The stats portal is a component in the certtools series. It connectes to the eventDB (the database of all incident events which got processed by IntelMQ). The following picture explains the place of the stats-portal within the certtools components:
The stats portal is the presentation layer for the aggregation tables. However, this code repository also contains the scripts to create the aggregation tables on periodic basis (for example via cron-jobs).
This repo contains two parts:
- the code to aggregate the eventDB (creating aggregation tables)
- the Grafana dashboard which allows you to connect to the aggregation tables
Take a look at the cronjob example and run the shell scripts on the eventDB server. The cron job creates aggregation tables, dumps them, pushes them to the server which will host the aggregation tables, loads them into postgresql there, transforms them to a timescaleDB format and cleans up some permissions. If you want to read the source code of this, please start by reading the (trivial) make_all.sh
Assumptions:
We will call the host serving the aggregation tables "stats server". We will call the host doing the aggregation tables "eventDB server".
The stats server creates the visual graphs via Grafana which pulls its data from the (timescale) aggregation tables. Please note that it assumes a postgresql user "statsro" on the stats server (Grafana needs this) Furthermore, we assume an (unix) ssh user "stats-sync" on both servers. ssh keys are used to push the data from the eventDB server to the stats server.
For the Grafana dashboard (on the stats server), please see the README in the grafana directory.
Alas, this question is anything but trivial. First, let's settle on a couple of definitions:
- Measurement: some observation of the Internet which results in multiple events. Measurements usually are internet-wide scans or sinkholes of botnets or honeypot events.
- Feed: some data feed usually consisting of usually multiple rows ("events") which must always contain a time stamp (with time zone) and an IP address or a hostname / url.
- Event: a row in the feed.
- EventDB: the pre-processed (via IntelMQ or some other Extract Transform Load (ETL) tool) events are stored in a database, the eventDB.
- Aggregation: the events in the EventDB are grouped by some criteria and counted.
- Constituency portal: a database ("contactDB") of a CERTs constituency. Usually contains contact information (email addresses, PGP keys, etc) for the constituency's security team. But often also contains relevant network information ("net objects") such as ASN, netblocks etc. Given the netobjects, each network operator can gain insight into his/her statistics for a specific ASN or some netblocks.
- ASN: Autonomous System Number. See wikipedia:ASN
Now that we defined some terms, we can discuss how to count correctly, in other words: how to aggregate events properly. First of all, there is no "correct". We can only argue that certain ways of counting make more sense than others for specific questions. Secondly, the internet is a dynamic space. Effects such as dynamic IP addresses or NAT complicate the any measurement. Next to NAT and dynamic IPs, we also have the effect that answers to a measurement might be faked (especially with UDP based scans), packets might be dropped (for example with high scanning speeds) or the effect which is to be measured changes state during the measurement (a server gets turned off, a firewall rule triggers on the scan, etc.) So, in other words: measuring is hard. We always must keep in mind that the underlying data of the measurement might be biased or skewed somehow. However, most of the time, a national CERT will take the data feeds by feed providers (such as shadowserver) and simply treat it as indication (a possibility) of an event and pass it on to the network operator as a hint that something might be wrong. So, in a sense, the feed is treated as ground truth from the national CERT perspective.

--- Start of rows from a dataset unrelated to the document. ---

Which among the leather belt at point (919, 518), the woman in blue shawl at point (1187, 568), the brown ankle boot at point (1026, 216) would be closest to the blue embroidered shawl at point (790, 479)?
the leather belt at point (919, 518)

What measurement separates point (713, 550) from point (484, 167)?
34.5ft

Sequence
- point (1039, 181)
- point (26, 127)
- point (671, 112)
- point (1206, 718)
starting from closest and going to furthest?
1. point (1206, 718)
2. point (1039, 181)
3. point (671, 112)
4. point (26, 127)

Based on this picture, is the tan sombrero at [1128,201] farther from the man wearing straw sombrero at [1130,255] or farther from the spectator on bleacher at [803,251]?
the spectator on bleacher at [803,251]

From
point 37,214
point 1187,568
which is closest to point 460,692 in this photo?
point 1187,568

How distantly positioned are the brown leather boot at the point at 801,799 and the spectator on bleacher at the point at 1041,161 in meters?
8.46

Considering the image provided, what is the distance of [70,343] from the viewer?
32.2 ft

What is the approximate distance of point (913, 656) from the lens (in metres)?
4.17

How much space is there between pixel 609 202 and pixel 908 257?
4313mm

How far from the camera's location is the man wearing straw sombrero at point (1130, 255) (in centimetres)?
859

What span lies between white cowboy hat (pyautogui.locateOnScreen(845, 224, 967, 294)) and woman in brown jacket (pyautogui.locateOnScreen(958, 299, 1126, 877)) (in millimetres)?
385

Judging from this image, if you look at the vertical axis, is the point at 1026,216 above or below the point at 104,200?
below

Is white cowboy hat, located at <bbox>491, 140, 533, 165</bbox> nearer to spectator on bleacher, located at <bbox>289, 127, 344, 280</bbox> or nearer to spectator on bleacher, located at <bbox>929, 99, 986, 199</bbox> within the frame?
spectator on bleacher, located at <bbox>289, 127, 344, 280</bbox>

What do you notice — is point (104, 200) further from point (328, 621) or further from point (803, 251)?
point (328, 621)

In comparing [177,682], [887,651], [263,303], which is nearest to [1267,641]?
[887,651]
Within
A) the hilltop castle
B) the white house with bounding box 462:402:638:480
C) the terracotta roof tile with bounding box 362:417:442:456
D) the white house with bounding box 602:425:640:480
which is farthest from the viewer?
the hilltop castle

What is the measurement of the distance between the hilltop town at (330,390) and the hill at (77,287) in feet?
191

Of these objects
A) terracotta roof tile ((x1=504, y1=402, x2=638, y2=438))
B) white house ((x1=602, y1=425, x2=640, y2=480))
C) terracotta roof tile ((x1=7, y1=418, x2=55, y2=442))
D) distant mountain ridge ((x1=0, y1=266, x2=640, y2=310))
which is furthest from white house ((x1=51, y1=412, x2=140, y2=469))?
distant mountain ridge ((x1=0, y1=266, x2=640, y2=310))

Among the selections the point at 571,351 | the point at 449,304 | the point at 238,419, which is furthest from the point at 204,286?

Understanding and aggregating the measurement is the second hard problem which is directly connected with the way we pose a question to the measurement data set (the eventDB).
In our case, we are mostly interested in the following questions:
- what are the trends over time for:
- malware infections
- types of problems (classification.taxonomy, classification.type, classification.identifier)
- involved applications and protocols (for example UDP amplifiers)
- specific ASNs and network operators (how well is a network operator cleaning up his part of the Internet)
- feed providers (internal metric): are we receiving a a constant feed or are there big variations within a feed provider?
- number of events per day (overall)
- number of unique (distinct) IP addresses
As can be seen above, one can vary the time interval (we will settle on one day), the way of counting (do we count number of events or number of distinct IP addresses?). Given the assumption that we take the feed provider's data as ground truth, we will try to answer the following questions:
- how many events per day per taxonomy (taxonomy, type, identifier) exist?
- how many events are we getting per ASN per feed provider?
- what are the top-N ASNs per taxonomy (taxonomy, type, identifier)?
- where (ASN) are we seeing steady increases of problems (versus the regularl slow decline of issues)?
- what are the top-N problems in our country?
- How many events per day are there in my ASN? (--> trendline)
- How many events per day per taxonomy are there in my ASN? (--> trendline)
- If settling on specific taxonomy, how many types are there in my ASN? (--> trendline)
- What malware infections exist in my ASN? (trendline)
- What are the trends for vulnerabilities in my ASN? (trendline)
These questions are being answered by the stats portal.